Pruning web-crawled vision-language datasets using image-captioning models

摘要

关键词
Data pruningvision-language datasetssynthetic captions

评审与讨论

审稿意见
3

The paper proposes a data filtering method using an image captioning model. First, it trains an image captioning model on a small and high-quality dataset. Second, it uses the model to generate captions for the images to be filtered. Third, it computes the similarities between the generated captions and the images' original alt-texts, and filters out the low-score image-text pairs.

优点

It is an interesting attempt to go beyond CLIPScore based filtering and explore other score based filtering methods.

缺点

  1. The proposed method is not well motivated. The authors argue CLIPScore has three limitations, and propose a caption-text score, where caption is generated by a captioning model on an image, and text is alt-text. However, the caption-text score could also have similar limitations - the proposed method could also miss hard samples and the captioning model could also be biased, which are not discussed in the paper.
  2. Even if the hypotheses in "Section 3 - Image-Captioning" are true, they do not necessarily result in a better filtering metric than CLIPScore. We can hypothesize the similar statements for CLIPScore. The large-scale results in Table 1 supports this - SIEVE's avg performance 52.3 is worse than CLIPScore's avg performance 52.9.
  3. As mentioned in the paper (Sec 4.2), the results between medium and large scales are not consistent. The reviewer suspects result variance could partially explain that. How many models are trained for each filtering setting to get the quantitative results, and what is the variance?

问题

See weaknesses.

评论

We thank the reviewer for their feedback and would like to address their concerns:

"The authors argue CLIPScore has three limitations, and propose a caption-text score, where caption is generated by a captioning model on an image, and text is alt-text. However, the caption-text score could also have similar limitations"

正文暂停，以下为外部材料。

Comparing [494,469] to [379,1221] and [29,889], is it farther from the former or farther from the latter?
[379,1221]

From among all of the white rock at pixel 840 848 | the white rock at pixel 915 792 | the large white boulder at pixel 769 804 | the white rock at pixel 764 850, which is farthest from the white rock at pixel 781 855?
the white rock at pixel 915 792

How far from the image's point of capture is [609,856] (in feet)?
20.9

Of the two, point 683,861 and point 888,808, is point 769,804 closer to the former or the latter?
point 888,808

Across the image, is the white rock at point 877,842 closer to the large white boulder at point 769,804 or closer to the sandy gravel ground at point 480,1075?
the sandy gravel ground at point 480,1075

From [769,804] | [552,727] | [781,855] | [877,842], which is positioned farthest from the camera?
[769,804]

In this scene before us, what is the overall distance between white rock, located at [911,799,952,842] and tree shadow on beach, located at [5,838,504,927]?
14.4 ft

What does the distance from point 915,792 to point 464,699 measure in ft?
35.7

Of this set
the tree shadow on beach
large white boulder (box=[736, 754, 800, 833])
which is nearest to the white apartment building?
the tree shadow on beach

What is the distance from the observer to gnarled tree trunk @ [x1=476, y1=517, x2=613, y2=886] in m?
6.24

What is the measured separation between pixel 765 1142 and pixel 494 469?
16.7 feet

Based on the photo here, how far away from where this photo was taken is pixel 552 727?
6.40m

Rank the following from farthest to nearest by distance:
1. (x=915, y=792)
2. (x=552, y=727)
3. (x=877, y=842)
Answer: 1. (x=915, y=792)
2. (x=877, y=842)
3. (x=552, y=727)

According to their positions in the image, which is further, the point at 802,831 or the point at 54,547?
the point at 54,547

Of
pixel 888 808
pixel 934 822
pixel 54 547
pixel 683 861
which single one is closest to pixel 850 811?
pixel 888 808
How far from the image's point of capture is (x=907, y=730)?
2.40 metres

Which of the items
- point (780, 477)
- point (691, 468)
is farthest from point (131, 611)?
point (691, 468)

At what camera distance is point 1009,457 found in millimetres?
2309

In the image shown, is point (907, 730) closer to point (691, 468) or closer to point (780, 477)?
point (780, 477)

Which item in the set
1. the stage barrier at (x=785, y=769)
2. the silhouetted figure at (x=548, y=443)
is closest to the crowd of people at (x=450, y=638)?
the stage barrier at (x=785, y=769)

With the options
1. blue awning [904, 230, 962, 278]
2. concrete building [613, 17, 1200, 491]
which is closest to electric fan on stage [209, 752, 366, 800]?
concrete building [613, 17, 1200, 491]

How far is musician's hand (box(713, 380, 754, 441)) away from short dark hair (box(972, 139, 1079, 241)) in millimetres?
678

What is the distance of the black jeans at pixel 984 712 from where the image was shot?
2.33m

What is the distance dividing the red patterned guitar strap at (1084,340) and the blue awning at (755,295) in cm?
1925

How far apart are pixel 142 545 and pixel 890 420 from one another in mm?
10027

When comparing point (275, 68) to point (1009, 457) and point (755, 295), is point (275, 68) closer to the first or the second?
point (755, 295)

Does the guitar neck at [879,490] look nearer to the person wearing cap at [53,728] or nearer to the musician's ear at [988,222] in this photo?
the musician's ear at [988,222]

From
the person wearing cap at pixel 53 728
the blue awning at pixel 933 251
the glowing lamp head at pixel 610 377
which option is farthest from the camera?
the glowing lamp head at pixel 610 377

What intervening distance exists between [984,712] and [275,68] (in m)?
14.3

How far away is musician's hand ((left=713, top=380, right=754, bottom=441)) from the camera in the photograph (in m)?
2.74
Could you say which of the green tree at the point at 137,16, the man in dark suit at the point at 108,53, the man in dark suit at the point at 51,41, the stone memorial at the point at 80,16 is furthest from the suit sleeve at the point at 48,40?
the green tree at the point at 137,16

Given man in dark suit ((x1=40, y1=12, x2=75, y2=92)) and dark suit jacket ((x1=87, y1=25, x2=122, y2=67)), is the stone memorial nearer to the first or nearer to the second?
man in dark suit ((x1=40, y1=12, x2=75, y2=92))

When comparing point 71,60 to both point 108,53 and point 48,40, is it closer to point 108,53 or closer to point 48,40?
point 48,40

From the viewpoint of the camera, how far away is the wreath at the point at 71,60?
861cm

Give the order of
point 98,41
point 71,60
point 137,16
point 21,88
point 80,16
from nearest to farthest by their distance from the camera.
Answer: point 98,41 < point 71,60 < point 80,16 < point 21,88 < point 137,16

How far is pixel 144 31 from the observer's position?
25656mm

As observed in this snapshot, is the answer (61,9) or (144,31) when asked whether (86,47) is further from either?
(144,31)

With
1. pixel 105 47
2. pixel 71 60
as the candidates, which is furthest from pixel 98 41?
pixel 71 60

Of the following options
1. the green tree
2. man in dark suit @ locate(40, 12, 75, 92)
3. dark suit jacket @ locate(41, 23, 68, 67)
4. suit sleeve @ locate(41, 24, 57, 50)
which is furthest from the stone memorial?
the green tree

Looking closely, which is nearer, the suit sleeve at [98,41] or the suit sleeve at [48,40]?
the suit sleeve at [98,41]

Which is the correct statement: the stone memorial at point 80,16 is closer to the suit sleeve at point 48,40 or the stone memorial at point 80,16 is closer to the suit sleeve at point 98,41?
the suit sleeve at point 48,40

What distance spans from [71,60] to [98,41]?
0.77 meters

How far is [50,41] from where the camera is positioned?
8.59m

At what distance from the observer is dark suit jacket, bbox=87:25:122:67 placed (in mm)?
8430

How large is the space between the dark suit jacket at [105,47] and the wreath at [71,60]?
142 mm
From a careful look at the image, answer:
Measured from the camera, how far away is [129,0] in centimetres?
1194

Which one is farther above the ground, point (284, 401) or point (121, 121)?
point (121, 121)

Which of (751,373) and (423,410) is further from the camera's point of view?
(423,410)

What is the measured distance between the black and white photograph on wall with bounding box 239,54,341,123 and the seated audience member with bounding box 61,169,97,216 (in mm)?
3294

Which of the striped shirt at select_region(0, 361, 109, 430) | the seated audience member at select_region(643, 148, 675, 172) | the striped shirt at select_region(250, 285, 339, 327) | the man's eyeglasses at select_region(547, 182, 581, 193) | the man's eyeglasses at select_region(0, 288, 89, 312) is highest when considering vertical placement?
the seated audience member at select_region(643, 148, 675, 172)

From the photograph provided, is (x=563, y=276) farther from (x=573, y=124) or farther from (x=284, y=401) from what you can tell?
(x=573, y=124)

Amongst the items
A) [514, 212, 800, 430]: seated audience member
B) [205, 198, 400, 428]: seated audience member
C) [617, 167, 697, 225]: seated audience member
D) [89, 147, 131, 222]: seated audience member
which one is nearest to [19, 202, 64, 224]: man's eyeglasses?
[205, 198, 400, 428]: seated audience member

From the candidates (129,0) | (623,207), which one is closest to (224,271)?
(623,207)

  1. We agree with the reviewer that SIEVE’s pruning signal can still result in missed hard samples and we will add a section discussing the bias of SIEVE. Nevertheless, we demonstrate that SIEVE and CLIP Score’s pruning signals are highly complementary:
    1. Compared to CLIP Score, SIEVE is more likely to focuse on image content rather than context as shown in Figure 1 of the paper. This is clear in the per-task performance on both medium and large scale where SIEVE on its own surpasses CLIP score on retrieval tasks by a large margin (+3.8%, 5.4%), while CLIP Score due to its large pretraining data, performs better on context-based tasks like identifying the geographical location from an image.
    2. We show that SIEVE when augmented to CLIPScore, beats CLIPScore on the main tasks and on Average on both medium and large scales. Hence, SIEVE is a useful filtering signal.
  2. We also demonstrate in our ablation studies (table 3) that compared to CLIP and BLIP text encoders, our sentence similarity embedding space can bridge the diversity gap between the alt-text and the captioner output, improving our chances of detecting well-aligned hard samples.

"The large-scale results in Table 1 supports this - SIEVE's avg performance 52.3 is worse than CLIPScore's avg performance 52.9"

  1. Our goal is not to beat CLIP Score but to provide a complementary ranking signal focused on image content aiming to reduce false positives and negatives. Fusing CLIPScore with SIEVE improves overall performance by 2.6% and 1.7% on medium and large scale respectively.
  2. The reported average performance is conducted on 38 downstream tasks concealing per-task performance. For instance, SIEVE on its own performs significantly better on retrieval tasks and this performance gap increases from medium (+3.8%) to large scale (5.4%).
  3. We argue that even though SIEVE is pre-trained only on 14 million image-text pairs, its performance compared to CLIPScore (pretrained on 400 million image-text pairs) is within less than 1% on the large scale, which is very promising.

"As mentioned in the paper (Sec 4.2), the results between medium and large scales are not consistent. The reviewer suspects result variance could partially explain that. How many models are trained for each filtering setting to get the quantitative results, and what is the variance?"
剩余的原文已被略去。